Tuesday, June 23, 2009
Entering Germany for the first time
For the next weeks the front remained static in our area, except for patrol actions. The Battery moved with the 500th Artillery to Guedertheim in support of the 36th (Texas) Division, to Uttwiller in support of the 103rd Division and then to Ettendorf to rejoin the 14th Armored. At Uttwiller, our gunners engaged two ME109’s and shot one of them down. Otherwise, action was light with the biggest battle being fought against deep snow and biting cold.
In the north, the Third Army was beginning to run wild again as it launched its Saar/Palatinate campaign. On March 15, the Seventh Army joined the fray, kicking off from its Moder River line against light opposition and driving to the German border again. The Battery entered Germany for the first time at 6:30 a.m. on January 23 a few miles west of Wissembourg and plunged into the mountains for an end run against the Siegfried Line at that point.

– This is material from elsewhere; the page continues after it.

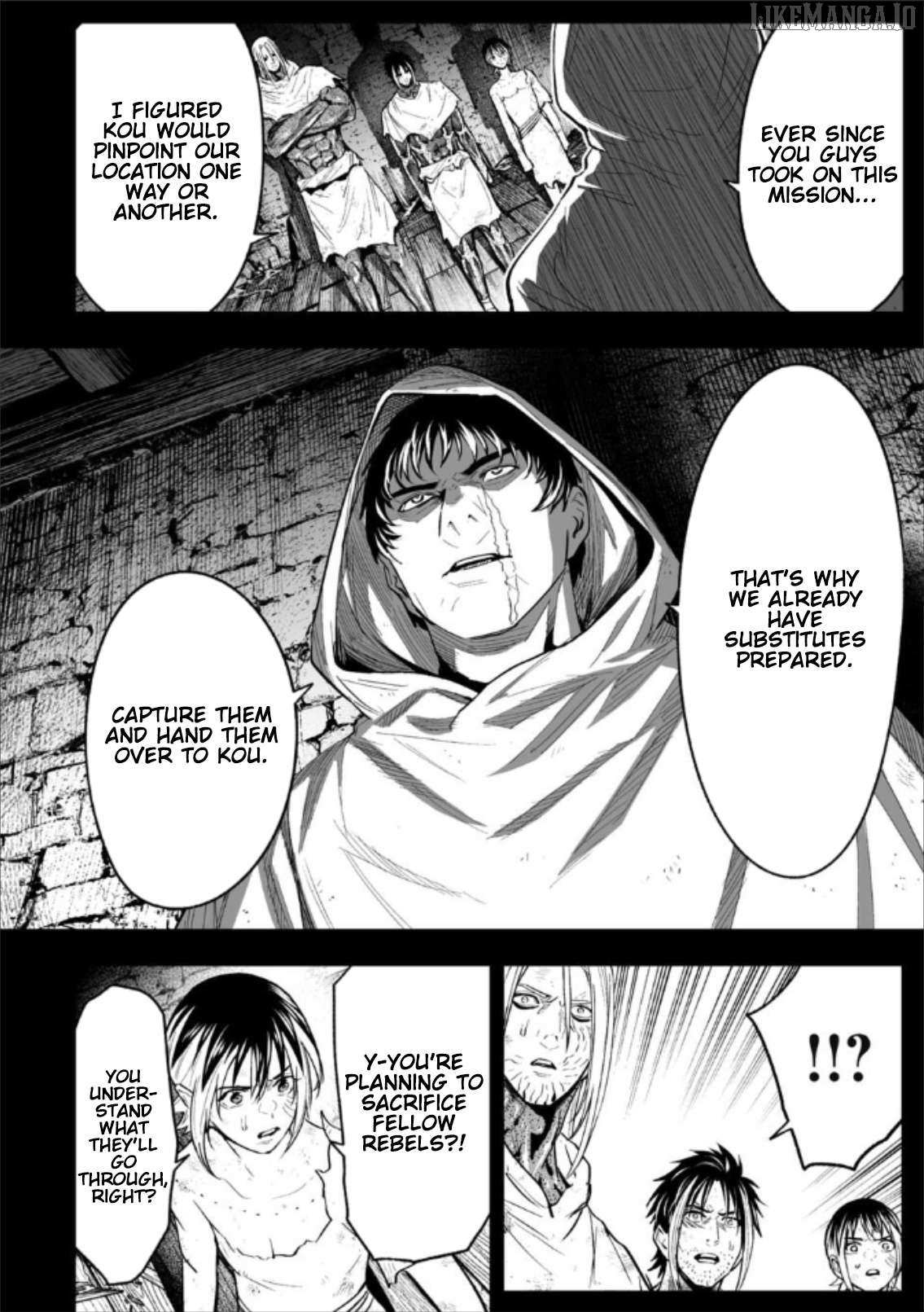 Read Lostend EN Manga Online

Here a Negro tank destroyer battalion leading the column had surprised a German horse-drawn convoy on the road and created a "Valley of death." Dozens of horses were killed or broke loose from their hitches to run panic stricken along the roads, which were covered with dead Germans and enemy equipment of every description. Many of the horses had been pulling tanks which were out of fuel -- a testimony to the effectiveness of Allied air raids on German fuel supplies. From the surrounding forest, hundreds of German soldiers were emerging with their hands behind their heads to surrender.
The tank destroyer battalion was one of the few Negro combat units active in Europe.

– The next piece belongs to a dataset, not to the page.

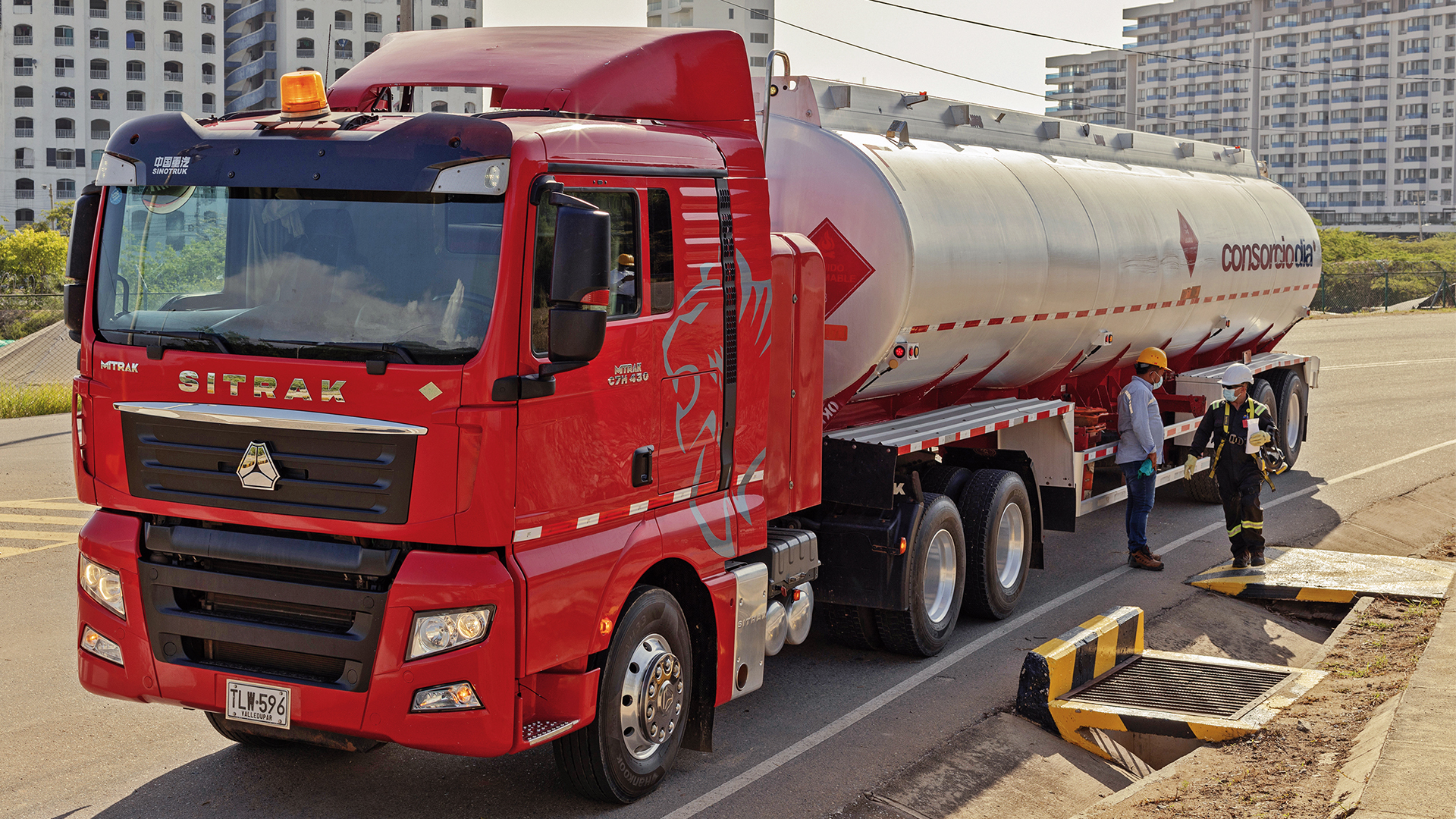 NO USAR, USO EXCLUSIVO MEJOR COLOMBIA Especial Movilidad y Transporte Empresa de Energía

I talked to a couple of the fellows who were sitting in their tank destroyer reading the latest issue of the Army newspaper, Stars & Stripes. They had just read that Hitler was forming a new homeland defense force to be known as the “Volksturm.” These people would be senior citizens armed with such weapons as shovels, clubs and pitchforks.
“Pitchforks!” one of the tankers exclaimed. “Man, they’re sharp! I don’t want to meet up with any of them Krauts with pitchforks.” I had to laugh at the irony of that remark coming from someone who had just helped shoot a well-armed German column to smithereens.
Our advance continued for the next two days as the Division overran Herxheim and Bellheim to reach the Rhine River. Battery personnel aiding in the mop-up operations gathered in more than 100 prisoners in three days.
At one time, we had three German soldiers sitting on the hood of our jeep as we drove around looking for some MPs to take charge of them.
The Division then retired to the vicinity of Berg Zabern and Wissembourg for five days of regrouping and resupplying. This gave us a chance to inspect some of the pill boxes and fortifications of the famed Siegfried Line. Some of them were quite spacious. One had an automated mortar firing system with the mortar shells attached to a conveyor belt that would drop them into the firing tubes at quite a high rate of speed. The mortars were already zeroed in on various key spots surrounding the pillbox.
These could have been formidable weapons but we had driven right past them because they were unmanned. The German soldiers who should have been manning them had probably been captured when we surrounded the German 7th Army in France last August.